Interactive Analysis of Multispectral and Hyperspectral Image Data
A multispectral or hyperspectral sensor captures images of high spectral resolution by dividing the light spectrum into many narrow bands. With the advent of affordable and flexible sensors, the modality is constantly widening its range of applications. This necessitates novel tools that allow general and intuitive analysis of the image data. In this work, a software framework is presented that bundles interactive visualization techniques with powerful analysis capabilities and is accessible through efficient computation and an intuitive user interface.
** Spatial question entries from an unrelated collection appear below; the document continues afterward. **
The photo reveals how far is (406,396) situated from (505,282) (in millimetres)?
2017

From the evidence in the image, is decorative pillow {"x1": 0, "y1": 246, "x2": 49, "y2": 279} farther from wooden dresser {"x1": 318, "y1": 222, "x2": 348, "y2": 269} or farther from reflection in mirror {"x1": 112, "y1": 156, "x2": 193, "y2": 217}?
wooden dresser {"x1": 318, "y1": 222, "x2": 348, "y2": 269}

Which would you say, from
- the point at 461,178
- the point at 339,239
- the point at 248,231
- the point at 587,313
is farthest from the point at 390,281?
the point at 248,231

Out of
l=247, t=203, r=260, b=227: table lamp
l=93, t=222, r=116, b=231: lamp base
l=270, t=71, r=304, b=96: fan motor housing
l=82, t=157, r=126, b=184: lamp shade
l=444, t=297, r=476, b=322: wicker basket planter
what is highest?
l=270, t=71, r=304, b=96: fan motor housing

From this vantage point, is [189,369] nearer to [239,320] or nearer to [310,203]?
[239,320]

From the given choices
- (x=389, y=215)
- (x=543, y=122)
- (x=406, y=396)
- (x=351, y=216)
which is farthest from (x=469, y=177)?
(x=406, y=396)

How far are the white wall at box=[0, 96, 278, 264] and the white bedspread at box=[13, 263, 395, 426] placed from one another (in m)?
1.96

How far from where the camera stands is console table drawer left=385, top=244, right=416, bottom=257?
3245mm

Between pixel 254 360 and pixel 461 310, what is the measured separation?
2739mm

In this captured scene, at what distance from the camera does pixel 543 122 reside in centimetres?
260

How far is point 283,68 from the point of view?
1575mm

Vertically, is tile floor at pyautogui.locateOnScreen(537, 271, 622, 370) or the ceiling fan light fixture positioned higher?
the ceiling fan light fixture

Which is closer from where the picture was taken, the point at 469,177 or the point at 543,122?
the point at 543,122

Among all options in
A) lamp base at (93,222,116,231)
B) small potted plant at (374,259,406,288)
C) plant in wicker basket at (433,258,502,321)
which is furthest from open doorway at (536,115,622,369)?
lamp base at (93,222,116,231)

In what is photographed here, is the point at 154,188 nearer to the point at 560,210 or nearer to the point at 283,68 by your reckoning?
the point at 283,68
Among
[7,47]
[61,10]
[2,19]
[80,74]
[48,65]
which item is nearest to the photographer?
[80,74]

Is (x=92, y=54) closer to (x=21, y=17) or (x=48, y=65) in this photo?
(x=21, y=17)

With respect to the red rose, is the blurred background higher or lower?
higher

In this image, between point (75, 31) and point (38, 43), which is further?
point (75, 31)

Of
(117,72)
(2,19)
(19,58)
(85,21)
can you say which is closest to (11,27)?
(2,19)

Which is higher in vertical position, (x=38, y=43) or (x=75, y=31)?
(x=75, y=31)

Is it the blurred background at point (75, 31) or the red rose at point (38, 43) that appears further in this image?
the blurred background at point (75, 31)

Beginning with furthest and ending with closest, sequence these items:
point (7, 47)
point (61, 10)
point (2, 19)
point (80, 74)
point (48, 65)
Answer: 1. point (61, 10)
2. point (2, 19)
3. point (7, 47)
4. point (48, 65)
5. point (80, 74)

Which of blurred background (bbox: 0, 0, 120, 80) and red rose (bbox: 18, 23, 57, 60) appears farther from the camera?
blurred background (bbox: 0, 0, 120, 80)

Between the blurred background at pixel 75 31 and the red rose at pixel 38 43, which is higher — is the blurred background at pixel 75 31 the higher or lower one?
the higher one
Towards this goal, several algorithmic solutions to open problems are presented in the fields of edge detection, clustering, supervised segmentation and visualization of hyperspectral images.
In edge detection, the structure of a scene can be extracted by finding discontinuities between image regions. The high dimensionality of hyperspectral data poses specific challenges for this task. A solution is proposed based on a data-driven pseudometric. The pseudometric is computed through a fast manifold learning technique and outperforms established metrics and similarity measures in several edge detection scenarios.
Another approach to scene understanding in the hyperspectral or a derived feature space is data clustering. Through pixel-cluster assignment, a global segmentation of an image is obtained based on reflectance effects and materials in the scene. An established mode-seeking method provides high-quality clustering results, but is slow to compute in the hyperspectral domain. Two methods of speedup are proposed that allow computations in interactive time. A further method is proposed that finds clusters in a learned topological representation of the data manifold. Experimental results demonstrate a quick and accurate clustering of the image data without any assumptions or prior knowledge, and that the proposed methods are applicable for the extraction of material prototypes and for fuzzy clustering of reflectance effects.
For supervised image analysis, an algorithm for seed-based segmentation is introduced to the hyperspectral domain. Specific segmentations can be quickly obtained by giving cues about regions to be included in or excluded from a segment. The proposed method builds on established similarity measures and the proposed data-driven pseudometric. A new benchmark is introduced to assess its performance.
The aforementioned analysis methods are then combined with capable visualization techniques. A method for non-linear false-color visualization is proposed that distinguishes captured spectra in the spatial layout of the image. This facilitates the finding of relationships between objects and materials in the scene. Additionally, a visualization for the spectral distribution of an image is proposed. Raw data exploration becomes more feasible through manipulation of this plot and its link to traditional displays. The combination of false-color coding, spectral distribution plots, and traditional visualization enables a new workflow in manual hyperspectral image analysis.